An Italian Federation of Travelling Booksellers, the first thought we shared. A thread connecting all the people like us, who carry books around and refuse to surrender to the monopoly of industrial giants. I arrived in Milan with a big fuchsia trolley – only two wheels this time! – and I entered the café Vaniglia e Zenzero, in the musicians district, to shake hands for the first time with Luca Ambrogio Santini, my Milanese alter ego. Thick glasses with an intellectual-style frame, a soft scarf around his neck, he looked like a more refined and cultured version of myself. Always on the move, he visits the shops in the Auditorium district in Milan, where he used to own a bookshop and where he has now reinvented himself with a bicycle and a cart. Unlike Rome, Milan is full of bookshops that want to get his books.
I immediately understood I was going to spend a crazy day following Luca with a cart through the streets of Milan, up to Yogorino and Spazio Mamu, which is not only a huge music bookshop, but also a concert hall, a literary café and a fascinating vintage place where you can have a close look to any kind of instruments and scores. After overcoming the embarrassment of the first minutes, we began to tell each other the stories of our lives spent between Rome and Milan, breaking our backs with books and meetings, always in search for physical spaces to host our moving ideas. We share many similarities: a passion for paper, the craziness of constantly being on the move, warehouses, rooms, several places to manage, the precariousness that fortifies relationships, the endless planning of meetings, stages, places, the physical efforts, the hours spent outdoor, the importance of being well rooted in the land we belong to and of the social relationships with people, based on trust and support. But also and above all the freedom, the very personal way in which we tell stories, suggest titles and make people dream of books. There are nevertheless some differences between us.
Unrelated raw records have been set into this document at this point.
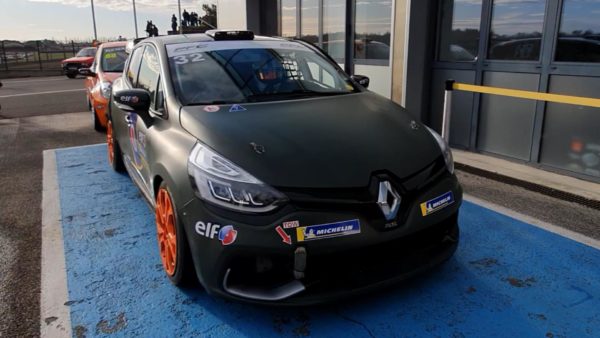 clio 4 cup dans la pitlane
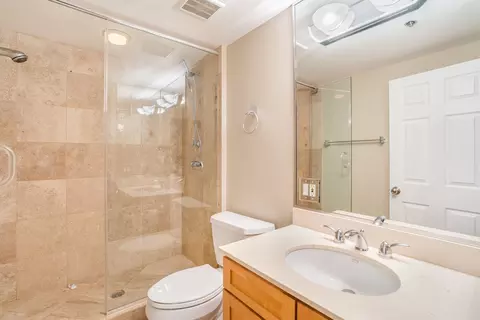 Bath - 40 E 9th St #1916D, Chicago, IL 60605 photo 6 of 6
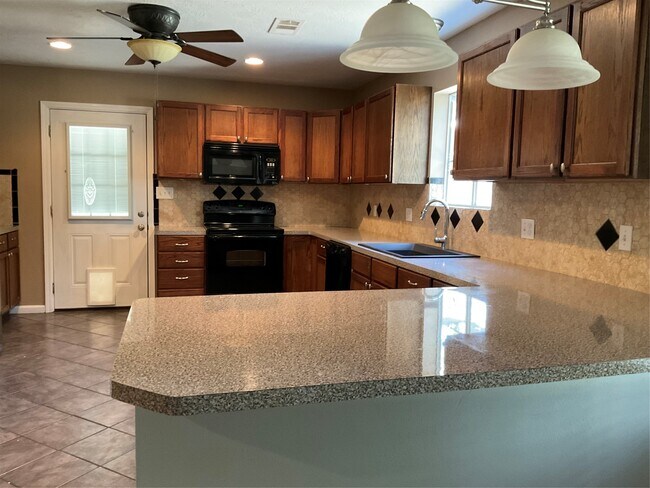 Building Photo - 42906 O'Neal Ln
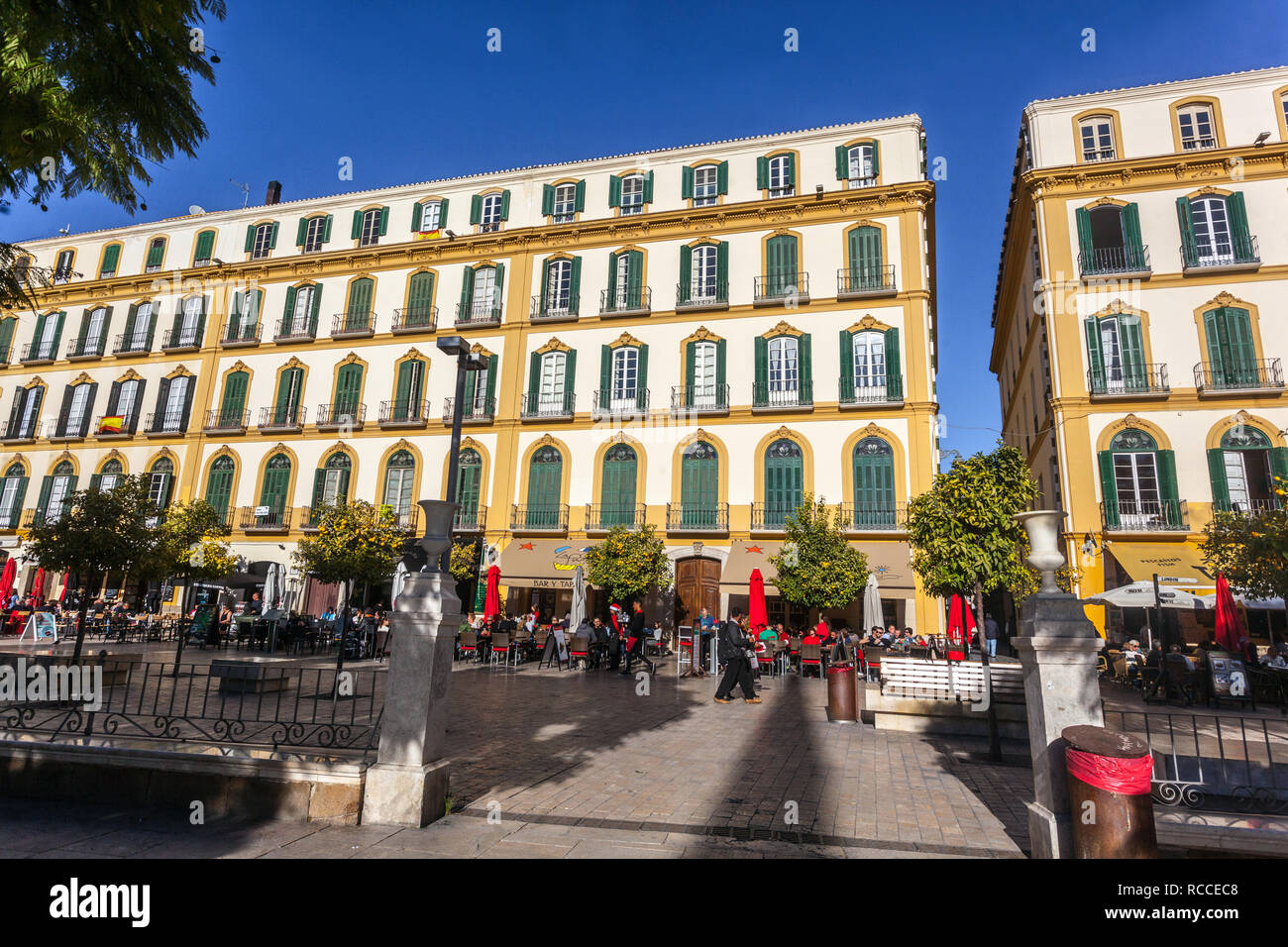 Malaga città vecchia Plaza del la Merced, bar e ristoranti, Malaga Spagna Foto Stock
Luca is much more experienced, he offers a very high quality research service, which is also addressed to university professors and scholars. He spends whole nights surfing the Internet in search for physical and online bookshops, libraries and distributors. He must absolutely find the books that have been ordered: it is almost a mission. Luca never gives up and there is a touch of poetry in it. During our meeting he delivered a pile of very rare books – which he had found after several weeks of research – to a university professor who was passing through Italy before going back to the States. With Luca it feels like being inside Fahrenheit 451, there is something conspiratorial and nonconformist in his tireless research of unreachable or out of print books: it is a sci-fi atmosphere. My activity is more based on the art of telling stories: I choose the titles myself and suggest them to other people; I very rarely accept orders. My tireless research is focused on selection, therefore I spend my days in libraries and bookshops but, unlike Luca, I enter these places without a list. Booksellers and librarians make me acquainted with books, they open them and disclose stories I didn’t know before.
Luca’s work seems to be more structured, demanding, cultured, refined, focused. My own, on the contrary, recalls the wanderings on a bandwagon of the funny leader of a Commedia dell’Arte theatre company. I often improvise, he never relies on chance. A strict schedule, appointments staggered with extreme precision, non-stop orders, obsessive streamlining of a service that therefore becomes efficient, speedy and satisfying in every aspect. This is Luca. On the other side: no schedule at all, nomadism, books chosen at the last minute, improvised visits, a few friendly places that welcome me, a few minutes to sell books and hours spent rehearsing voices and gestures to tell stories: unpredictable service, often unreachable, unique and unrepeatable. This is me. People look at him with deference, people look at me with tenderness.
There is plenty to learn for sure. There is still a long way to go but here in front of Luca I feel less alone. And the idea of putting our experiences together in a federation, to let them grow until they become a network, thrills me and cheers me up. Travelling booksellers of Italy unite!